BACAAN LATIHAN:
»»

Politikus PDIP Kritik Rencana Jokowi Larang Ekspor Minyak Goreng

Politikus PDIP Kritik Rencana Jokowi Larang Ekspor Minyak Goreng


TEMPO.CO, Jakarta – Anggota Komisi VI DPR dari Fraksi PDI Perjuangan (PDIP) Deddy Yevri Hanteru Sitorus meminta Presiden Joko Widodo atau Jokowi meninjau ulang kebijakan moratorium ekspor Crude Palm Oil (CPO) atau bahan baku minyak goreng.

Read More

Deddy memahami bahwa keputusan pemerintah itu dilakukan untuk memastikan ketersediaan minyak di dalam negeri melimpah dengan harga terjangkau. Namun, ia menilai kebijakan ini bisa merugikan petani sawit.

««

DATA YANG DIBERIKAN:
»»

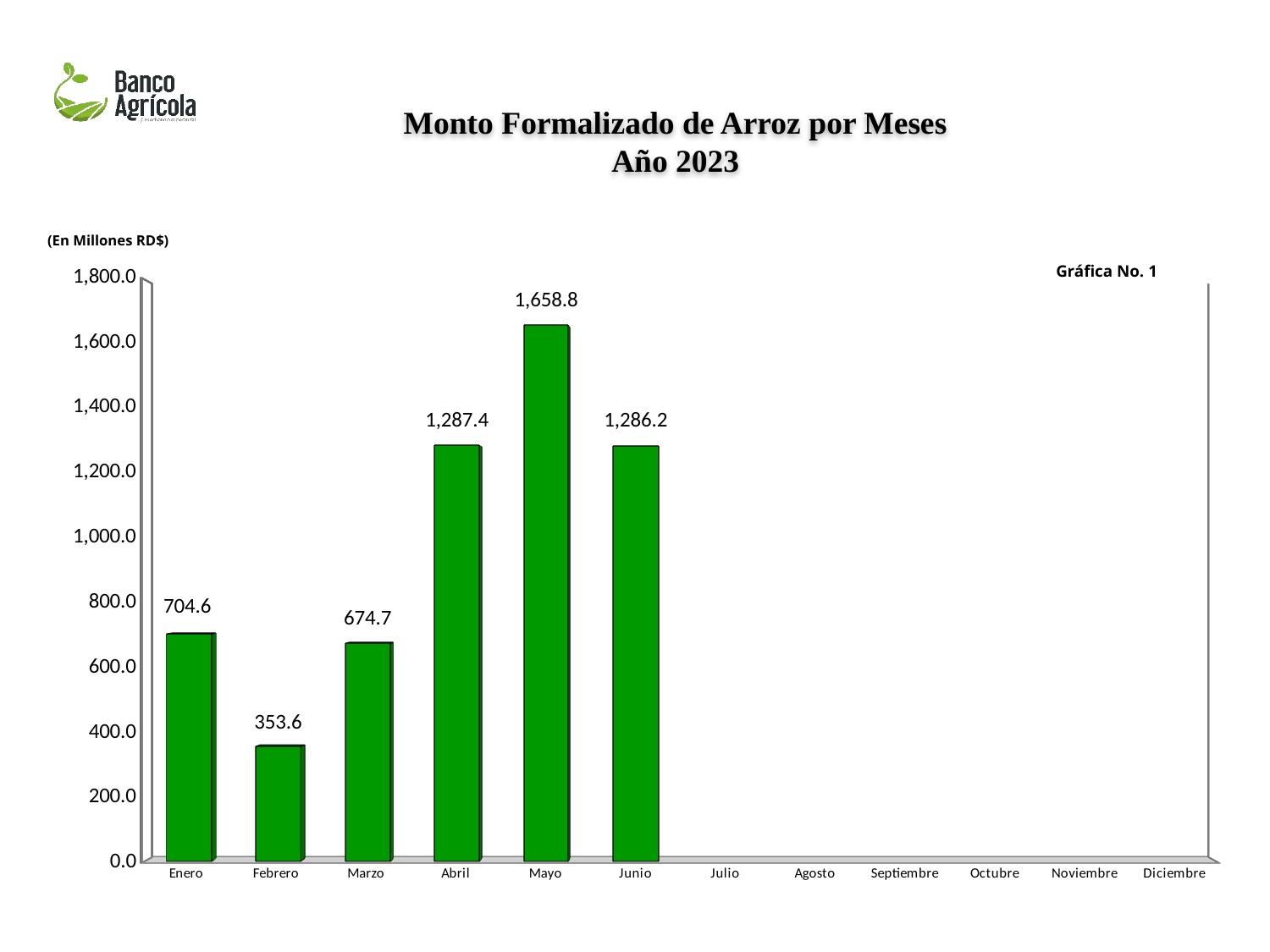
Which month has the highest value? Mayo What is the difference between the values for Enero and Febrero? 351.0 What kind of chart is shown on the slide? bar chart What is the difference between the values for Mayo and Abril? 371.4 How many months have a bar plotted on the chart? 6 What is the value for Febrero? 353.6 Which is larger, the value for Enero or the value for Marzo? Enero Is the value for Febrero greater or less than 400.0? less What is the value for Abril? 1,287.4 What is the value for Mayo? 1,658.8 Which month has the lowest value among the months with bars? Febrero What unit is stated for the values on the chart? En Millones RD$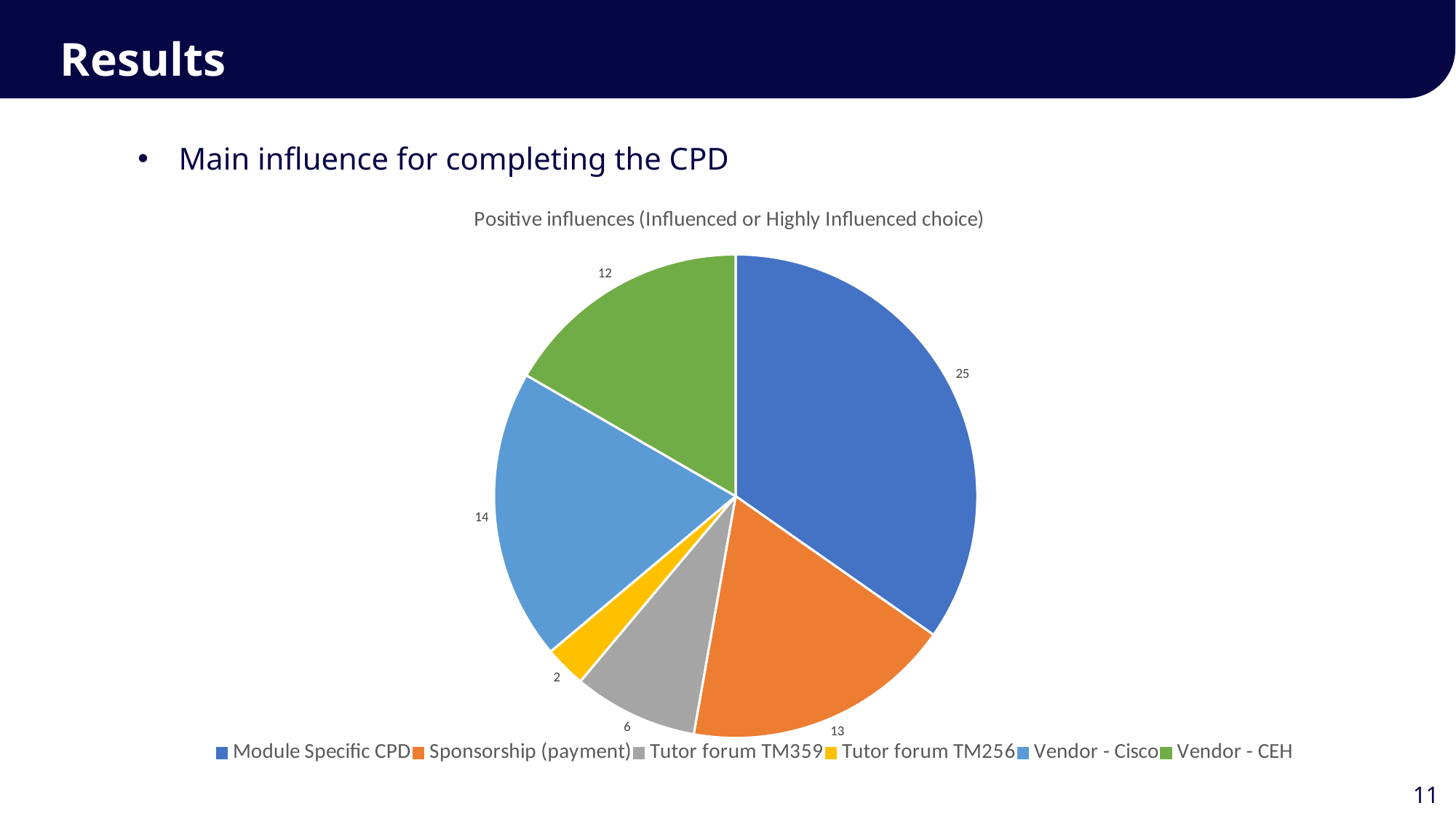
Which category has the smallest slice? Tutor forum TM256 What is the total of all slices in the pie chart? 72 Which is larger, Vendor - Cisco or Sponsorship (payment)? Vendor - Cisco What is the value for Tutor forum TM256? 2 What is the difference between the values for Module Specific CPD and Vendor - CEH? 13 What is the value for Sponsorship (payment)? 13 What is the value for Module Specific CPD? 25 What is the value for Vendor - Cisco? 14 What is the title of the chart? Positive influences (Influenced or Highly Influenced choice) Which category has the largest slice? Module Specific CPD What type of chart is shown on the slide? pie chart How many categories does the pie chart have? 6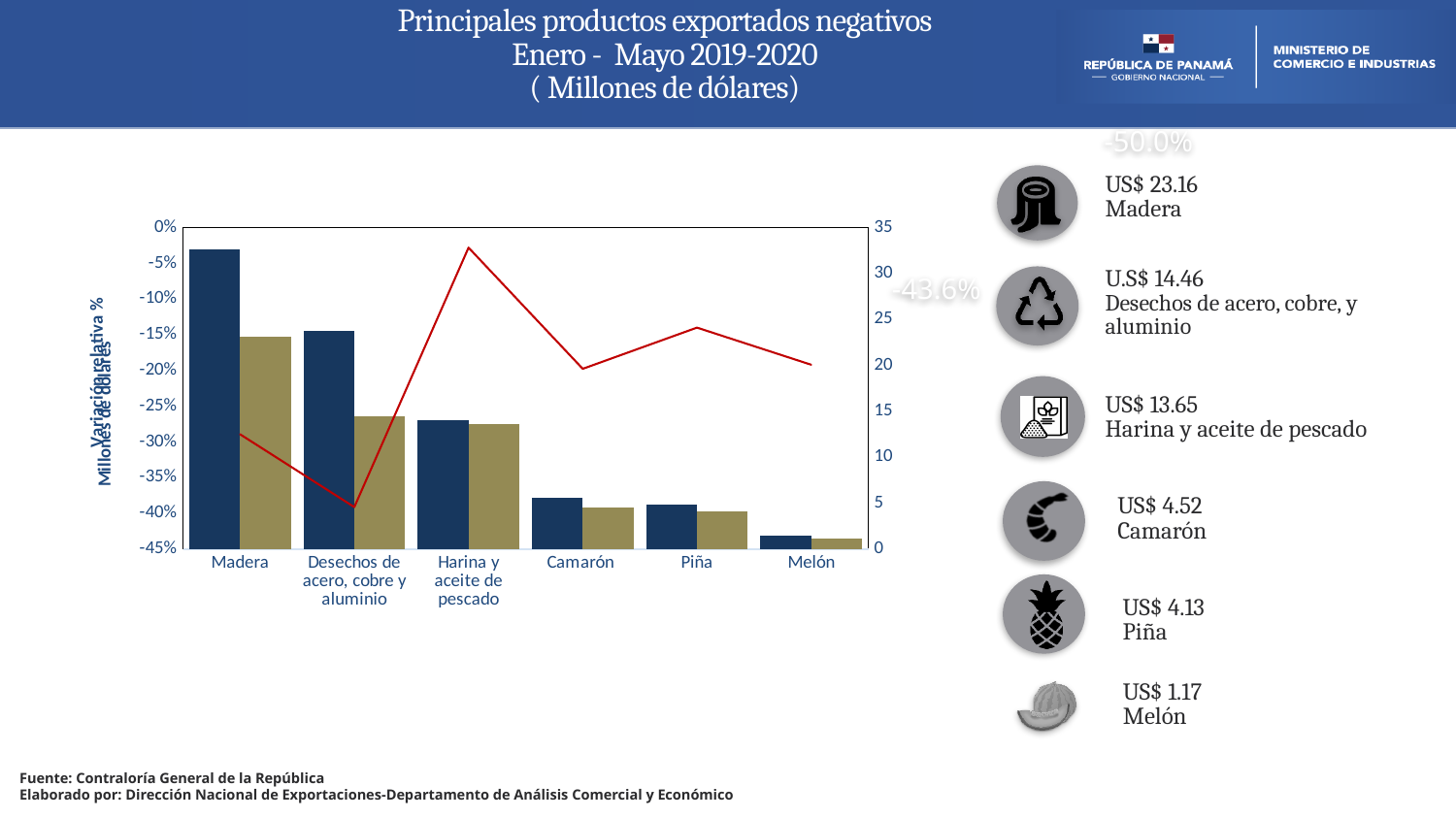
Which category has the shortest bars? Melón Is the olive bar for Madera greater or less than 20 on the right axis? greater Is the red line value for Desechos de acero, cobre y aluminio greater or less than -35%? less Which category has the highest point on the red line? Harina y aceite de pescado How many product categories are shown on the x axis of the chart? 6 Which dark blue bar is taller, Madera or Desechos de acero, cobre y aluminio? Madera Is the dark blue bar for Madera greater or less than 30 on the right axis? greater Do the bar heights generally rise or fall from left to right across the categories? fall Which category has the lowest point on the red line? Desechos de acero, cobre y aluminio What kind of chart is shown on the slide? A bar chart combined with a line Which category has the tallest dark blue bar? Madera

««

DAFTAR TUGAS:
#1 Tentukan apakah pernyataan (a), (b), dan (c) sesuai dengan bacaan tentang larangan ekspor minyak goreng. Jawab ya atau tidak, lalu kutip kata-kata penentunya dari bacaan secara persis.
(a) Deddy Yevri Hanteru Sitorus adalah anggota Komisi VI DPR dari Fraksi PDIP.
(b) Deddy meminta Presiden mempercepat kebijakan moratorium ekspor CPO.
(c) Deddy menilai kebijakan tersebut bisa merugikan petani sawit.
#2 Salinlah bagian bacaan tentang larangan ekspor minyak goreng, dimulai dari "TEMPO.CO, Jakarta –" dan terus sampai "merugikan petani sawit.".
Gunakan hanya bacaan sebagai dasar jawaban.

JAWABAN LATIHAN:
#1
(a) Ya: "Anggota Komisi VI DPR dari Fraksi PDI Perjuangan (PDIP) Deddy Yevri Hanteru Sitorus"
(b) Tidak: "meminta Presiden Joko Widodo atau Jokowi meninjau ulang kebijakan moratorium ekspor Crude Palm Oil (CPO)"
(c) Ya: "ia menilai kebijakan ini bisa merugikan petani sawit"

#2
TEMPO.CO, Jakarta – Anggota Komisi VI DPR dari Fraksi PDI Perjuangan (PDIP) Deddy Yevri Hanteru Sitorus meminta Presiden Joko Widodo atau Jokowi meninjau ulang kebijakan moratorium ekspor Crude Palm Oil (CPO) atau bahan baku minyak goreng.

Read More

Deddy memahami bahwa keputusan pemerintah itu dilakukan untuk memastikan ketersediaan minyak di dalam negeri melimpah dengan harga terjangkau. Namun, ia menilai kebijakan ini bisa merugikan petani sawit.